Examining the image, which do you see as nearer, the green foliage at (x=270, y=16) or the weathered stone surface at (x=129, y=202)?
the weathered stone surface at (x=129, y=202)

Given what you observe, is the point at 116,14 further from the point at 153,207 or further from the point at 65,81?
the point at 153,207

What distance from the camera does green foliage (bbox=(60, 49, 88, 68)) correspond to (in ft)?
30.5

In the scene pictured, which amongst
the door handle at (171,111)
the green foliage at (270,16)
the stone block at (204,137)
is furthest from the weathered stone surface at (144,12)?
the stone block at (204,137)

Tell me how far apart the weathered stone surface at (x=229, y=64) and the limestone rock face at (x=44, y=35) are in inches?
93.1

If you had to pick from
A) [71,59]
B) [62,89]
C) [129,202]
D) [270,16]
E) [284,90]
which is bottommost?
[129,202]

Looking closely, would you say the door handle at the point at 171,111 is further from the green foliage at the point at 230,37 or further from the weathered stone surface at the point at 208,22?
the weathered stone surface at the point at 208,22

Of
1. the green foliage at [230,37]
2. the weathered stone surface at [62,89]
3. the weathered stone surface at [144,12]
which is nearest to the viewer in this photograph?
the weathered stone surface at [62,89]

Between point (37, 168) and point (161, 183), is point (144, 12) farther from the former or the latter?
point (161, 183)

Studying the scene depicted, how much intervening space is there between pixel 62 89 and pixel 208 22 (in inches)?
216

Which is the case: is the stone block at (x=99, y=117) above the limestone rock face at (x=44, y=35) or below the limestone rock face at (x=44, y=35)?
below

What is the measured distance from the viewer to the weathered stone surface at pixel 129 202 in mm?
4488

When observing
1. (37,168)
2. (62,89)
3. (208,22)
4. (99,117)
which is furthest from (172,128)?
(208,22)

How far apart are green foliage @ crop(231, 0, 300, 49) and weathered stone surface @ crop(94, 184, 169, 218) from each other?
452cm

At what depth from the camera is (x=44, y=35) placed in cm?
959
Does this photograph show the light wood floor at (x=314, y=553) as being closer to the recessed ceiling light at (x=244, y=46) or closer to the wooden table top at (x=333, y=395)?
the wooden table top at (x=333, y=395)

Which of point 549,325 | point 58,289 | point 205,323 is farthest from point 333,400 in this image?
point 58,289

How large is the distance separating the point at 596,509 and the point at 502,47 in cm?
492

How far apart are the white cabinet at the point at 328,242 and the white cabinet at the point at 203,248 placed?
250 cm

============

- WHAT YOU HAVE TO DO -
Copy all of the rows above without changing a word.

- OUTPUT OF THE TASK -
Examining the image, which do you see as nearer, the green foliage at (x=270, y=16) or the weathered stone surface at (x=129, y=202)?
the weathered stone surface at (x=129, y=202)

Given what you observe, is the point at 116,14 further from the point at 153,207 or further from the point at 65,81?
the point at 153,207

What distance from the camera does green foliage (bbox=(60, 49, 88, 68)) correspond to (in ft)?
30.5

In the scene pictured, which amongst
the door handle at (171,111)
the green foliage at (270,16)
the stone block at (204,137)
is furthest from the weathered stone surface at (144,12)?
the stone block at (204,137)

Tell me how far apart the weathered stone surface at (x=229, y=64) and the limestone rock face at (x=44, y=35) are in inches?
93.1

If you had to pick from
A) [71,59]
B) [62,89]
C) [129,202]
D) [270,16]
E) [284,90]
which is bottommost?
[129,202]

Looking closely, would you say the door handle at the point at 171,111 is further from the green foliage at the point at 230,37 or further from the weathered stone surface at the point at 208,22?
the weathered stone surface at the point at 208,22

Of
1. the green foliage at [230,37]
2. the weathered stone surface at [62,89]
3. the weathered stone surface at [144,12]
which is nearest to the viewer in this photograph?
the weathered stone surface at [62,89]

Between point (37, 168) and point (161, 183), is point (144, 12) farther from the former or the latter?
point (161, 183)

Studying the scene depicted, how much intervening space is there between pixel 62 89 and pixel 208 22 (in inches)?
216

Which is the case: is the stone block at (x=99, y=117) above the limestone rock face at (x=44, y=35) or below the limestone rock face at (x=44, y=35)?
below

What is the measured distance from the viewer to the weathered stone surface at pixel 129 202 in mm?
4488

When observing
1. (37,168)
2. (62,89)
3. (208,22)
4. (99,117)
which is furthest from (172,128)?
(208,22)

How far apart are green foliage @ crop(231, 0, 300, 49) and weathered stone surface @ crop(94, 184, 169, 218) from each other?
452cm

At what depth from the camera is (x=44, y=35) placed in cm?
959
Does this photograph show the light wood floor at (x=314, y=553) as being closer to the recessed ceiling light at (x=244, y=46) or closer to the wooden table top at (x=333, y=395)?
the wooden table top at (x=333, y=395)

Which of point 549,325 | point 58,289 | point 205,323 is farthest from point 333,400 in this image?
point 58,289

How large is the distance separating the point at 596,509 and the point at 502,47 in cm?
492

How far apart are the white cabinet at the point at 328,242 and the white cabinet at the point at 203,248 placed?
250 cm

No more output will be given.